Getting to the Speed Limit
Many times when first engaging Autopilot, I noticed that the car would suddenly slow down. This behavior gave me a pretty bad first impression of the system and had me confused. After experimenting with it a bit, I realized that the sudden slowdown was because one of the roads that I regularly traveled on had an incorrect speed limit in Tesla’s maps.
This specific road had 55 mph posted speed limit, but Tesla’s maps showed 35 mph. So, as I engaged Autopilot, it suddenly slowed down to 40 mph because Tesla only allows up to 5 mph higher than the speed limit that it thinks is. Now, it also showed a warning that should have made this clear, but because of the sudden slowdown, I was distracted enough by the experience that I never connected the two.
I have noticed this same behavior in other cases where I am intentionally going slightly above the speed limit and engage Autopilot only to realize after it’s too late that the car will slow down suddenly! I feel that a better behavior would be a somewhat slower speed reduction.
Merging or Expanding Lanes
One of the other behavior that needs improvement is when Autopilot is engaged, and a lane merges or a new one is added. In both these cases, the car hesitates as it tries to decide the right behavior. For instance, going from two to one lane, there is a time when the lane that the car is traveling in gets wider as the other lane is merged.
In this case, the car will either go towards the right edge of the lane or try to center in the new temporarily-wide lane. The car ends up in the right place by the time the lanes have fully merged, but the danger is the confusion that it can cause for any cars behind you.
In the case where a new lane is added, it’s a hit or miss if the car will continue going in the correct lane. The car will hesitate for a bit before concluding which lane it will follow. Again, this hesitation will likely confuse any cars behind you.
And then there are all the Tesla accident videos. Yes, some of these are old, and software and hardware updates might have already addressed these situations, but they are still worth noting.

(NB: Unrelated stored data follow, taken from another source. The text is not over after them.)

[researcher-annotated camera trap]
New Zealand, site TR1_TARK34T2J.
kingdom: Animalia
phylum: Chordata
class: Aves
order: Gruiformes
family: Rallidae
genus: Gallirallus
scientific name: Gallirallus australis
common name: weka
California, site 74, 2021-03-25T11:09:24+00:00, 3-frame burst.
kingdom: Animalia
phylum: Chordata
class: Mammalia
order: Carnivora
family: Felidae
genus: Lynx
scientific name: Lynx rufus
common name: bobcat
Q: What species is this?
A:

- Tesla driver mows down 11 construction cones on video and blames Autopilot
- Tesla Autopilot crash caught on dashcam shows how not to use the system
- Video shows Tesla autopilot failing at site of fatal March crash
- Tesla Model X Autopilot Crash
Yes, Autopilot has its flaws. I realize that Tesla crashes get a lot of attention because it’s relatively new. The numbers show that there are a lot more accidents without these features compared to the number of collisions caused by them. If nothing else, Tesla’s push is causing other manufacturers to invest a lot more in safety and convenience features like these than they would ever have by now. This, in turn, will result in these features being added to more cars and maturing a lot sooner.